画像と質問の記録
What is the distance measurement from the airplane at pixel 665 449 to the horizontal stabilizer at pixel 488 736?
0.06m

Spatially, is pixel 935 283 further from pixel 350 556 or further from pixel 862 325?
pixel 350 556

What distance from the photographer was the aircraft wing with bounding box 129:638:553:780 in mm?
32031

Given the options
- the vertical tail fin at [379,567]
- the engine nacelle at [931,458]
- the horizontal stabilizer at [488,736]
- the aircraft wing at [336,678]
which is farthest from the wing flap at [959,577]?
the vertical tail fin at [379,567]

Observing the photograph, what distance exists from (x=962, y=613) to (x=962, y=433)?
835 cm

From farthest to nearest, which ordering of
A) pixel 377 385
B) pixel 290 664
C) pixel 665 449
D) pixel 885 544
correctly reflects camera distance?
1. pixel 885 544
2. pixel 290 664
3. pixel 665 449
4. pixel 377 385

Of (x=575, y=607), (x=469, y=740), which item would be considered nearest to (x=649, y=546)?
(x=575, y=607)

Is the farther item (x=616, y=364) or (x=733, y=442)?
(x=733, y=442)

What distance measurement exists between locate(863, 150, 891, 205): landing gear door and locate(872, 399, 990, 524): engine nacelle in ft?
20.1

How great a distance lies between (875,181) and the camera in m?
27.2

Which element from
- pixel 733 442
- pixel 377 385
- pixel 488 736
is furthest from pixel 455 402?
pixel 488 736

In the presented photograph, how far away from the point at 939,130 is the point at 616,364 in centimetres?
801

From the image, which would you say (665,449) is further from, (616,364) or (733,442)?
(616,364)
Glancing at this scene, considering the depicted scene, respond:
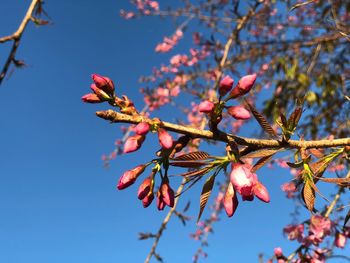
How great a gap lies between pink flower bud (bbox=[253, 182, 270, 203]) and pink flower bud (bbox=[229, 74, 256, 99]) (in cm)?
29

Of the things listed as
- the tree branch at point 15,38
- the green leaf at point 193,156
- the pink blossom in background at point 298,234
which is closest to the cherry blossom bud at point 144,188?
the green leaf at point 193,156

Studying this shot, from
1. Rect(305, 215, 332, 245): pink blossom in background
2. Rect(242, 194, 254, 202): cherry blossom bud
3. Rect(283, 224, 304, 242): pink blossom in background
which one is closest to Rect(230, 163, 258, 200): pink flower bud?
Rect(242, 194, 254, 202): cherry blossom bud

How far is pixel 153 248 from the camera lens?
3.58 m

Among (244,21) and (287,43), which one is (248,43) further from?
(244,21)

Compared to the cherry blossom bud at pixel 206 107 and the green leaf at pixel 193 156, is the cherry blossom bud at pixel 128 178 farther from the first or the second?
the cherry blossom bud at pixel 206 107

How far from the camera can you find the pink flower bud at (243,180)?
1311 mm

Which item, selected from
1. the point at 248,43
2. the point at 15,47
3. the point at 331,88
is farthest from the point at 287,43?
the point at 15,47

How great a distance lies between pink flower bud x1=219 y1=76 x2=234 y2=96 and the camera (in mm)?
1361

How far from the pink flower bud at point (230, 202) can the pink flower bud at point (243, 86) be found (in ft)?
0.95

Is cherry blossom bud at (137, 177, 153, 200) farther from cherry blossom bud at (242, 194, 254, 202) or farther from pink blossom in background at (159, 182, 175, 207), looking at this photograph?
cherry blossom bud at (242, 194, 254, 202)

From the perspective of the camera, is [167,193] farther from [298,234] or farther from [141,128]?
[298,234]

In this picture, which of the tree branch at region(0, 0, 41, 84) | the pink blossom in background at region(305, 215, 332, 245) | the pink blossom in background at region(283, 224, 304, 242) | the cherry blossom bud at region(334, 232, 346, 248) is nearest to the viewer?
the tree branch at region(0, 0, 41, 84)

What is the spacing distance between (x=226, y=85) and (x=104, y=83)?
0.37 meters

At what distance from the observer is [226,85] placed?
137 centimetres
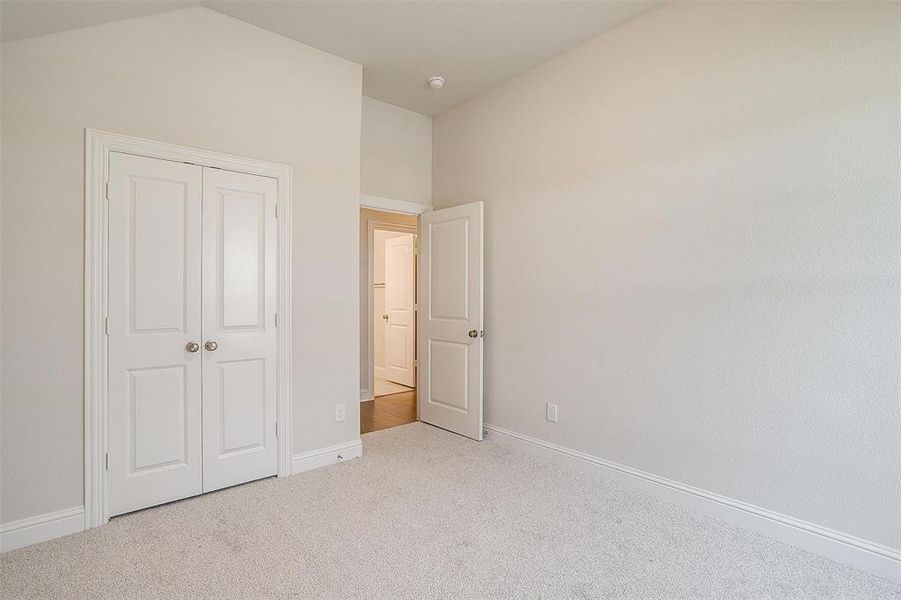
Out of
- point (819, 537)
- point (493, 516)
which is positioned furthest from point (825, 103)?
point (493, 516)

- **指示**: 上の資料全体を、「engine nacelle」を「engine cowling」に置き換えたうえで、ほかは変えずに書き直してください。画像は入れないでください。

- **この課題の結果**:
What is the distance measurement from the airplane at pixel 665 449 to the horizontal stabilizer at pixel 488 736?
0.06m

Spatially, is pixel 935 283 further from pixel 350 556 or further from pixel 862 325?
pixel 350 556

What distance from the photographer was the aircraft wing with bounding box 129:638:553:780 in mm?
32031

Given the options
- the vertical tail fin at [379,567]
- the engine cowling at [931,458]
- the horizontal stabilizer at [488,736]
- the aircraft wing at [336,678]
which is farthest from the wing flap at [959,577]?
the vertical tail fin at [379,567]

Observing the photograph, what distance exists from (x=962, y=613) to (x=962, y=433)?
835 cm

From farthest to nearest, which ordering of
A) pixel 377 385
B) pixel 290 664
C) pixel 665 449
D) pixel 885 544
correctly reflects camera distance?
1. pixel 885 544
2. pixel 290 664
3. pixel 665 449
4. pixel 377 385

Of (x=575, y=607), (x=469, y=740), which item would be considered nearest to (x=649, y=546)?
(x=575, y=607)

Is the farther item (x=616, y=364) or (x=733, y=442)?
(x=733, y=442)

What distance measurement exists between locate(863, 150, 891, 205): landing gear door and locate(872, 399, 990, 524): engine cowling in ft?
20.1

How great a distance lies between (875,181) and the camera in m?
27.2

Which element from
- pixel 733 442
- pixel 377 385
- pixel 488 736
is furthest from pixel 455 402?
pixel 488 736

In the presented photograph, how far away from the point at 939,130 is the point at 616,364 in centimetres?
801

From the image, which would you say (665,449) is further from, (616,364) or (733,442)?
(616,364)
Glancing at this scene, considering the depicted scene, respond:
How great a gap lies between pink flower bud (bbox=[253, 182, 270, 203]) and pink flower bud (bbox=[229, 74, 256, 99]) (in cm)?
29

Of the things listed as
- the tree branch at point 15,38
- the green leaf at point 193,156
- the pink blossom in background at point 298,234
which is closest to the cherry blossom bud at point 144,188?
the green leaf at point 193,156

Studying this shot, from
1. Rect(305, 215, 332, 245): pink blossom in background
2. Rect(242, 194, 254, 202): cherry blossom bud
3. Rect(283, 224, 304, 242): pink blossom in background
which one is closest to Rect(230, 163, 258, 200): pink flower bud?
Rect(242, 194, 254, 202): cherry blossom bud

How far is pixel 153 248 from the camera lens?
3.58 m

Among (244,21) and (287,43), which one is (248,43) further from?
(244,21)

Compared to the cherry blossom bud at pixel 206 107 and the green leaf at pixel 193 156, is the cherry blossom bud at pixel 128 178 farther from the first or the second?
the cherry blossom bud at pixel 206 107

How far from the camera can you find the pink flower bud at (243,180)?
1311 mm

Which item, selected from
1. the point at 248,43
2. the point at 15,47
3. the point at 331,88
is farthest from the point at 287,43?
the point at 15,47

How great a distance lies between pink flower bud x1=219 y1=76 x2=234 y2=96 and the camera (in mm)?
1361

How far from the pink flower bud at point (230, 202) can the pink flower bud at point (243, 86) be found (in ft)?
0.95

Is cherry blossom bud at (137, 177, 153, 200) farther from cherry blossom bud at (242, 194, 254, 202) or farther from pink blossom in background at (159, 182, 175, 207), looking at this photograph?
cherry blossom bud at (242, 194, 254, 202)

From the perspective of the camera, is [167,193] farther from [298,234] or farther from [141,128]?
[298,234]

In this picture, which of the tree branch at region(0, 0, 41, 84) | the pink blossom in background at region(305, 215, 332, 245) | the pink blossom in background at region(283, 224, 304, 242) | the cherry blossom bud at region(334, 232, 346, 248) is nearest to the viewer?
the tree branch at region(0, 0, 41, 84)

What is the spacing distance between (x=226, y=85) and (x=104, y=83)?
0.37 meters

At what distance from the observer is [226,85] placed?
137 centimetres
Out of
- point (819, 537)
- point (493, 516)
which is positioned furthest from point (825, 103)?
point (493, 516)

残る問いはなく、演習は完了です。